▸ **Problems**:
**a)** In the article on the first principles of blockchain, at what event did Elon Musk describe his first principle decision-making approach in 2014?
**b)** Extend the article on the first principles of blockchain, starting after its closing question.

▸ **Source extract**:
+ + +
The First Principles of Blockchain: Taking Sui and Arweave AO as Examples
What is First Principle Thinking
First principle thinking refers to returning to the most basic conditions of things, breaking them down into their elements for deconstruction and analysis, thereby finding the optimal path to achieve goals. This principle originates from the ancient Greek philosopher Aristotle and has been popularized by Elon Musk. This principle also has similarities with the concept of "Dao" in Eastern philosophy.
In 2014, Elon Musk mentioned his first principle decision-making approach during his graduation speech at the USC Marshall School of Business:
"Maybe you've heard me say that you should think about problems from a physics perspective, which is first principle thinking. That is, don't rely on analogy. You break things down to the most fundamental truths and then reason up from there. This is a good way to determine if something makes sense. This kind of thinking is not easy; you can't think like this about everything, because it's very energy-consuming. But if you want to innovate, it's the best way to think. This framework was proposed and developed by physicists, who discovered counterintuitive things like quantum mechanics. So it's a very effective and powerful method. In any case, you should try to do it as much as possible."
Using the example of a vacuum capsule high-speed train, Musk explained that if one were to design a new train product using comparative thinking or experiential thinking, most people's ideas would focus on enhancing existing functions, making the power stronger, or improving fluid dynamics. However, if one analyzes product needs using first principles, it is necessary to return to the essential purpose of transportation: to transport a large amount of goods from point A to point B. This was the original purpose of creating trains and other transportation tools, and it does not necessarily have to be achieved through traction. Supported by first principles, Musk proposed using a magnetic levitation and low vacuum model to create a vacuum capsule high-speed train.
First Principles in Blockchain
So what are the first principles of blockchain?
+ + +
▸ **Provided records**:

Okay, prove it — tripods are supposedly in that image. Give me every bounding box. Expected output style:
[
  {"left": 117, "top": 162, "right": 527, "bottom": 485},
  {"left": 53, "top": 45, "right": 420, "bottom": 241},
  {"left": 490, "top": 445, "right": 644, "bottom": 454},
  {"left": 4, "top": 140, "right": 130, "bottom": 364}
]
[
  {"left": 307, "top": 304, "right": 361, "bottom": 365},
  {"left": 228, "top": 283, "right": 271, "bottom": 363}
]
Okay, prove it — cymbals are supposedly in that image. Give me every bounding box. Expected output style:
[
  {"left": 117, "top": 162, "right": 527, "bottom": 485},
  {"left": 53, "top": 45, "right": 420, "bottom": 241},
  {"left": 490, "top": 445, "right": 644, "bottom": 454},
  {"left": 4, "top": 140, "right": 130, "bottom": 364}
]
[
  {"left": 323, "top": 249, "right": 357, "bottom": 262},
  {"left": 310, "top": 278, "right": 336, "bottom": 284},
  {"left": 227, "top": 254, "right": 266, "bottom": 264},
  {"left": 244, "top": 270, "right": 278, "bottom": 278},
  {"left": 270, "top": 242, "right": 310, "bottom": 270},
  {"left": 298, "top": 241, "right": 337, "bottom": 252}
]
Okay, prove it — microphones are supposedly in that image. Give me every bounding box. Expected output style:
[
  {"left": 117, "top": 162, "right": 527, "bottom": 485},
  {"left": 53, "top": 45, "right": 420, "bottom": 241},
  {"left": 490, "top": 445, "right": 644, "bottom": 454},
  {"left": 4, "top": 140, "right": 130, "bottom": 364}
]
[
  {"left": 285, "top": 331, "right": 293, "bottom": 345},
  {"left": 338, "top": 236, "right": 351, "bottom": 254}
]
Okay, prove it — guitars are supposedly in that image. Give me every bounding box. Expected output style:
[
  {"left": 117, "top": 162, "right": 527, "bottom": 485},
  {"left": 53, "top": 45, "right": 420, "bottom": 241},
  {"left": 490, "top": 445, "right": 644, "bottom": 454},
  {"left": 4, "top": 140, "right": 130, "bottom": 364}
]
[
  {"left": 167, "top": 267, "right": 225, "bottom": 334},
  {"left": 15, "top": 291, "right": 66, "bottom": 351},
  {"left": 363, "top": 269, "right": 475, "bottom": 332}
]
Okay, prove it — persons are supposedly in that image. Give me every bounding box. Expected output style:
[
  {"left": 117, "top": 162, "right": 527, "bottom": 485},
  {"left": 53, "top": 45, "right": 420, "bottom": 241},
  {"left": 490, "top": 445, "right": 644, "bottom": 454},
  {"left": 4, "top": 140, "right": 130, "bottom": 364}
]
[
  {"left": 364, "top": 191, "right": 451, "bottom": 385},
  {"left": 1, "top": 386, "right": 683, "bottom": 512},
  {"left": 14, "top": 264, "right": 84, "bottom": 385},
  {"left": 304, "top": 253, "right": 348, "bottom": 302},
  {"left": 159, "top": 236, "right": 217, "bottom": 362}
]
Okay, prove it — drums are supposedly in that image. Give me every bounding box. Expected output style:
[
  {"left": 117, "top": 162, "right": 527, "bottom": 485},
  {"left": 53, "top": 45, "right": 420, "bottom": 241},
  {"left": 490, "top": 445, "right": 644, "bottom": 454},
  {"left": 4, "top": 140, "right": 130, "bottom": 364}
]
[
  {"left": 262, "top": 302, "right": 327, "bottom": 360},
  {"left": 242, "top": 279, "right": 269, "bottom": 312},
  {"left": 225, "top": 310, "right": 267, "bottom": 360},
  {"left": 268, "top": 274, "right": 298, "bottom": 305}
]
+ + +
▸ **The answers**:
**a)** His graduation speech at the USC Marshall School of Business.

**b)**
Dr. Xiao Feng stated in his speech at the closing ceremony of the 2024 Hong Kong Web3 Carnival: The first principle of blockchain is a new method of bookkeeping.
"The blockchain that emerged in 2009, as a distributed ledger (DLT), records digital value and network value, and it is no longer recorded on private ledgers, but on a publicly transparent global public ledger, where everyone keeps accounts together, and all stakeholders keep accounts on one ledger. This is the first principle of blockchain: a transparent and public 'global public ledger.' All innovations in Web3 are based on this first principle."
The author agrees with Dr. Xiao Feng's viewpoint and further elaborates on the essence of blockchain based on this perspective.
The term "blockchain" can be broken down into block + chain. Since the first principle of blockchain is a method of bookkeeping, are blocks and chains really necessary?
Before answering this question, let’s first look at why Bitcoin, as a distributed ledger, needs blocks and chains.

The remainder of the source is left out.